* Things to do:
**A.** Using the Q1 trading statement, mark each of these as yes or no, and quote the words that decide it: (i) Online revenue rose 16% in the quarter. (ii) Financial Services revenue grew in the quarter. (iii) Full year guidance was changed.
**B.** Write the next part of the Q1 trading statement, picking up after its last sentence.
╭─ Text section
Q1 TRADING STATEMENT FOR THE 13 WEEKS TO 3 JUNE 2017

 

CONTINUED MOMENTUM ACROSS THE BUSINESS

 

N Brown Group Plc, the online, specialist fit, fashion retailer, today announces the following trading update covering the 13 week period to 3 June 2017.

 

Q1 highlights:

· Group revenue +5.6%

· Product revenue +10.2%, driven by strong Ladieswear performance

· Financial Services revenue -4.9%, as expected

· Online revenue +16%, with 71% of revenue now generated online, up 4ppts year-on-year

· Total active customers (12 month rolling basis) up 4%, with Power Brand active customers up 5%

· Up to five loss-making Simply Be and Jacamo dual-fascia store closures announced

· Full year guidance unchanged aside from exceptional costs relating to these store closures

 

Revenue yoy growth

FY17

FY18

 

Q1 (13wks)

Q2

(13wks)

Q3 (18wks)

Q4 (8wks)

FY (52wks)

Q1

(13wks)

Product

-1.6%

+2.7%

+5.9%

+6.9%

+3.4%

+10.2%

Financial Services

+3.4%

+0.7%

-0.5%

-2.3%

+0.4%

-4.9%

Group

-0.2%

+2.1%

+4.1%

+3.6%

+2.5%

+5.6%

 

Angela Spindler, CEO, commented:

"We are pleased to report a good Q1 performance, with continued momentum across all of our brands and categories. Ladieswear and Simply Be in particular had a very strong period, with good responses to our Spring/Summer campaigns, leading to further market share gains.
╰─
╭─ Listed entries
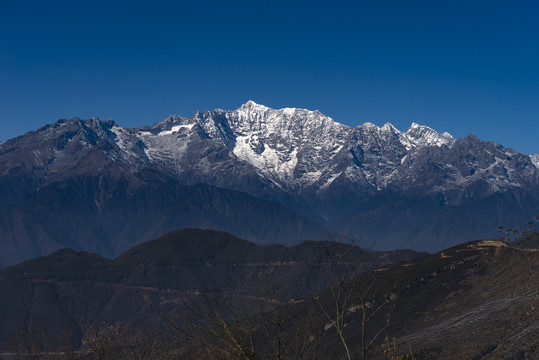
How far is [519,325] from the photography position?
340 ft

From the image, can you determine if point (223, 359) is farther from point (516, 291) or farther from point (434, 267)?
point (434, 267)

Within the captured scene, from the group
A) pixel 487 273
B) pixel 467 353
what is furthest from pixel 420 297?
pixel 467 353

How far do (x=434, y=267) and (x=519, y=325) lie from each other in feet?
199

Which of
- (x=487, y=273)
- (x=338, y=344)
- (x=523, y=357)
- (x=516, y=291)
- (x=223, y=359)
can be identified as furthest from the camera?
(x=487, y=273)

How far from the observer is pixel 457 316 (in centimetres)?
12538

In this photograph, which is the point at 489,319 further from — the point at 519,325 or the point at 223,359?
the point at 223,359

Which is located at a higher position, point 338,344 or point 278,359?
point 278,359

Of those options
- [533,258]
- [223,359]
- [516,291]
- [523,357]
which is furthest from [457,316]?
[223,359]

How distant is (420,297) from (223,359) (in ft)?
435

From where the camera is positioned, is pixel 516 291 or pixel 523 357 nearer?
pixel 523 357

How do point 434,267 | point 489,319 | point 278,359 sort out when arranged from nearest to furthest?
point 278,359 < point 489,319 < point 434,267

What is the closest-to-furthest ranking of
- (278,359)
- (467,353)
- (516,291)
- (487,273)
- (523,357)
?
(278,359) < (523,357) < (467,353) < (516,291) < (487,273)

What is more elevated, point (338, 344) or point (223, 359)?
point (223, 359)

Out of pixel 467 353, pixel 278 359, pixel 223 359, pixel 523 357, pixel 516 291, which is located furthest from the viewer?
pixel 516 291
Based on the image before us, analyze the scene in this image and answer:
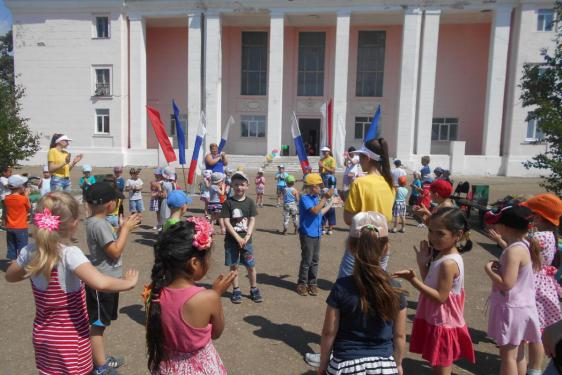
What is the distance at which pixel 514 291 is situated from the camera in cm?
320

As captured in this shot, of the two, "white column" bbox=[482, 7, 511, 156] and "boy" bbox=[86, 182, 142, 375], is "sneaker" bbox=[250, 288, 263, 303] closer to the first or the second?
"boy" bbox=[86, 182, 142, 375]

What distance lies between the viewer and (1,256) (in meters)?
7.21

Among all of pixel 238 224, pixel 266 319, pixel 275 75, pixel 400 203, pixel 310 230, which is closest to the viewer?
pixel 266 319

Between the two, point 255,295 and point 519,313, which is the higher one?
point 519,313

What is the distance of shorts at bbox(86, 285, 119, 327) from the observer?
11.1 feet

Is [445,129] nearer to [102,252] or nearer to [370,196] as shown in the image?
[370,196]

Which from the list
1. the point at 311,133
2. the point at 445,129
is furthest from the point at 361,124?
the point at 445,129

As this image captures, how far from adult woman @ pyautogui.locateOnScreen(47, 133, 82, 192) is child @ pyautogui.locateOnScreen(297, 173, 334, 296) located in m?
5.11

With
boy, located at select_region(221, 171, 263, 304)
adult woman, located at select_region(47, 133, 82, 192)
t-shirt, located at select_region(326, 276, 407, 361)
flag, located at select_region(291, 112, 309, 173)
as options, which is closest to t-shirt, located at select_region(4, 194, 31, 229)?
adult woman, located at select_region(47, 133, 82, 192)

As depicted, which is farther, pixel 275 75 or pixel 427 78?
pixel 275 75

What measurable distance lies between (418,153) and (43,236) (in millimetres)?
26224

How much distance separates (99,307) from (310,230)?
112 inches

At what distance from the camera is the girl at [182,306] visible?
2.16m

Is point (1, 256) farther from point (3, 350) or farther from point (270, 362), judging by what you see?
point (270, 362)
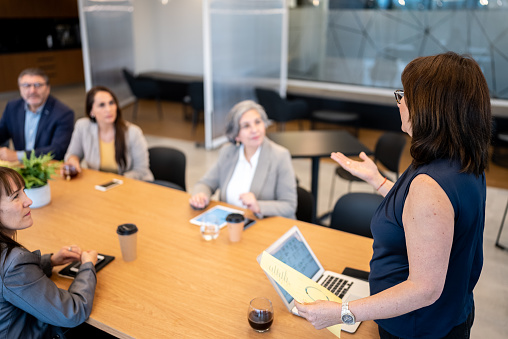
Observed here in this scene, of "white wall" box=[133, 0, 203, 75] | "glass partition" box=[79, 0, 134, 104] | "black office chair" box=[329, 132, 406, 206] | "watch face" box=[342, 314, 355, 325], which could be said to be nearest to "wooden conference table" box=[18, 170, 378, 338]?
"watch face" box=[342, 314, 355, 325]

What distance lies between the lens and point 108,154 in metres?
3.34

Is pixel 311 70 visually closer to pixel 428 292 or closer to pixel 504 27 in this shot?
pixel 504 27

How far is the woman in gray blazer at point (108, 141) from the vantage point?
3248mm

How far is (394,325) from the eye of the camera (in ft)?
4.47

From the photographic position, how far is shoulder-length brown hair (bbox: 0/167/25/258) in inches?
59.3

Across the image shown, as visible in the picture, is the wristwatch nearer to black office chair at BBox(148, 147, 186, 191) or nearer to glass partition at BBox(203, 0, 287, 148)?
black office chair at BBox(148, 147, 186, 191)

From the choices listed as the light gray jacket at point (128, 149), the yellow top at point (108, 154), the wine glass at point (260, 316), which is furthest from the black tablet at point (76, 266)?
the yellow top at point (108, 154)

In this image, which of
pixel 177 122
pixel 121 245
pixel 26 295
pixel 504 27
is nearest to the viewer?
pixel 26 295

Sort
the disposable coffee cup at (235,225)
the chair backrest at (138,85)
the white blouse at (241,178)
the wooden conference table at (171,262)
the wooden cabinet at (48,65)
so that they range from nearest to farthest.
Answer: the wooden conference table at (171,262) < the disposable coffee cup at (235,225) < the white blouse at (241,178) < the chair backrest at (138,85) < the wooden cabinet at (48,65)

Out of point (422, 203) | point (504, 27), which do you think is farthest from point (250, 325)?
point (504, 27)

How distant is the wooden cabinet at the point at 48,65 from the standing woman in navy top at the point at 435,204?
9800mm

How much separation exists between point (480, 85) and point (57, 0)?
11.0m

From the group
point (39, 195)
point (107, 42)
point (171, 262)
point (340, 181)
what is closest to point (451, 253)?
point (171, 262)

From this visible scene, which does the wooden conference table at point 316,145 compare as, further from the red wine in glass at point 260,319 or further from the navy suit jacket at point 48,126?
the red wine in glass at point 260,319
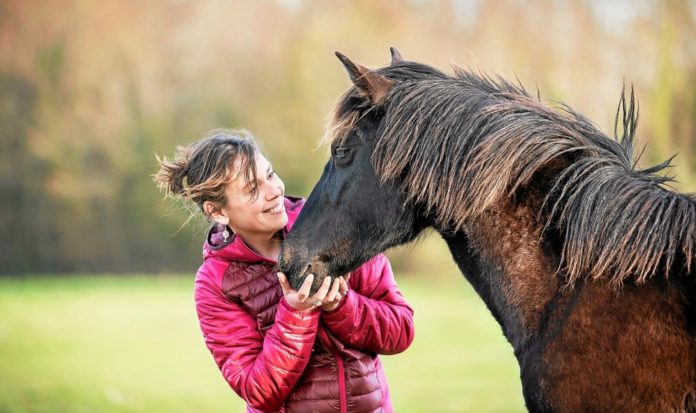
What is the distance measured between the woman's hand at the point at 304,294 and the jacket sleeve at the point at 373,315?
15 centimetres

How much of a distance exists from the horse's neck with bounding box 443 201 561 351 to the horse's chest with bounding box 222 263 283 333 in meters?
0.94

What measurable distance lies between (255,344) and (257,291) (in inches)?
9.1

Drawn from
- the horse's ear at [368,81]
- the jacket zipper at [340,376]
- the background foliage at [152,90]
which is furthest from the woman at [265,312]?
the background foliage at [152,90]

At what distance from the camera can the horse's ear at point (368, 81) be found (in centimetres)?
302

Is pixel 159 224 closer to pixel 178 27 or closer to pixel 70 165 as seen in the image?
pixel 70 165

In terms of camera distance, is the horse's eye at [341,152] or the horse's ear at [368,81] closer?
the horse's ear at [368,81]

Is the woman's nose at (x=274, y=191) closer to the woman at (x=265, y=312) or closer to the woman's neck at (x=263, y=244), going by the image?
the woman at (x=265, y=312)

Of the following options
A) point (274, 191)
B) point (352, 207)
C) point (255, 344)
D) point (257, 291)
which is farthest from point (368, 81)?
╰─
* Replies:
**A.**
(i) Yes: "Online revenue +16%"
(ii) No: "Financial Services revenue -4.9%, as expected"
(iii) No: "Full year guidance unchanged aside from exceptional costs relating to these store closures"

**B.**
"As a result of ongoing weak footfall in some locations, and with a clear focus on driving financial returns across all areas of our business, we will be closing up to five loss-making stores.

 

"Although the outlook for consumer confidence remains uncertain, our offering is resonating with customers. At this early stage in the financial year, trading is on track to meet our expectations. We continue to invest in our customer proposition and remain very confident in our future growth prospects." 

 

 

Q1 performance

 

Our online metrics continue to be encouraging, with overall traffic up 34% year-on-year. 71% of revenue is now generated online, up 4ppts year-on-year. For new customers, online penetration was 78%, up 2ppts year-on-year. Smartphones accounted for 51% of all sessions, up from 42% last year, with mobile devices as a whole accounting for 74%, up 5ppts. Our conversion rate was slightly down overall due to the continued increase in share of traffic from smartphones, as expected.

 

During the period average selling price, average units per basket and purchase frequency all increased year-on-year.

 

Product

 

Product revenue by brand

% change yoy

JD Williams brand

+12.7%

Fifty Plus title

+1.3%

JD Williams (inc. Fifty Plus)

+9.3%

Simply Be

+20.5%

Jacamo

+5.5%

Power Brands (exc. Fifty Plus)

+14.0%

Power Brands (inc. Fifty Plus)

+12.2%

Secondary Brands

+5.4%

Traditional Segment

+10.7%

Product Revenue

+10.2%

 

Our new Spring/Summer campaigns, particularly JD Williams' "Spring into Summer" and Simply Be's "We Are Curves", were well-received by customers, driving strong performances during the period. The migration of our Fifty Plus title into JD Williams remains on track for completion by the end of this season.

 

In Jacamo, we continue to achieve double-digit growth in active customers, which is being partially offset by the reduction in sales of some larger ticket electrical goods, in line with the trend reported during the second half of FY17.

 

The 10.7% growth in our Traditional segment reflects the improvements made to product and marketing during the past two seasons, resulting in market share gains.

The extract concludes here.